Every year, federal administrative agencies in the United States create thousands of new regulations, producing new rules governing public health, homeland security, consumer protection, and civil rights, among other vital issues. Central to the process of creating these administrative rules is a requirement for public notice and an opportunity for public comment. However, debate has recently emerged over agencies’ practice of “incorporation by reference” – that is, a reliance on privately-created standards in crafting public rules – which some have argued conflicts with values of transparency and public participation.
Concern over incorporation by reference arises because incorporated standards are simply referred to in a government rule. To access and read the actual incorporated standards, members of the public are must either purchase the private standard or travel to Washington, D.C., to read the private standards in a government office.
By law, the Office of the Federal Register’s (OFR) is responsible for reviewing other government agencies’ incorporated standards. Responding to concerns over incorporation, OFR recently issued rule addressing the practice. RegBlog is pleased to publish this week a three-part series on the OFR’s new rule.
Incorporation by reference has been said to serve a valuable purpose.
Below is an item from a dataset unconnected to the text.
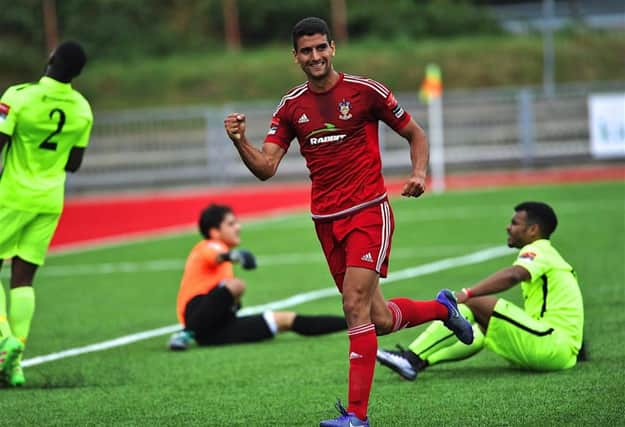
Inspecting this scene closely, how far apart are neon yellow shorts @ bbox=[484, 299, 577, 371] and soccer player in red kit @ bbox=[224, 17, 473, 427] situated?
1.17 meters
It can enable federal administrative agencies to capitalize on industry expertise by referencing standards developed by private organizations and incorporating them into government binding regulation.
The problem is that the content of these standards, although legally binding once incorporated into government rules, can remain privately copyrighted, limiting the government’s ability to publish them and hindering the public’s ability to know what the law is. If ignorance of the law excuses no one, one may well wonder: “What if the public cannot access or consult a particular law?”
Effective this month, the OFR’s new rule amends the current incorporation by reference process and attempts to increase public availability or awareness of incorporated material. The OFR’s rule requires that agencies attempting to incorporate materials by reference add more information about the incorporated standards into the Federal Register notices accompanying their proposed and final rules. Under the new OFR rule, agencies must provide full summaries of the incorporated materials and discuss the steps they took to ensure that the materials are “reasonably available” to interested parties. Further, OFR’s new rule encourages agencies to work with copyright holders to increase public access.
In two previous RegBlog series, commentators debated the value and shortcomings of incorporation by reference. Our initial series, Regulating by Reference, responded to the reality that “some legally binding rules also originate within private organizations – not the government.” In The Continuing Debate Over Regulatory Incorporation, commentators discussed the OFR’s initial response to the petition that prompted the office to reform its incorporation by reference policies and which resulted in the OFR’s new rule. RegBlog is now excited to publish this week three new essays commenting on the OFR’s recently issued rule.
Monday, January 26, 2015 | Peter L. Strauss
The new OFR rules leave unaddressed a number of important issues. They continue to permit incorporation by reference to endure without time limit and pay no attention to the terms and price at which the adopting private organizations offer the incorporated standards for sale.
Tuesday, January 27, 2015 | Emily S. Bremer
The public’s right to access must be balanced with private entities’ intellectual property rights, and this balance must be struck without undermining the valuable aspects of the nation’s public-private partnership in standards-setting.
Wednesday, January 28, 2015 | Nina Mendelson
The Office of the Federal Register has missed an opportunity to ensure meaningful public access to over 9,000 government regulations.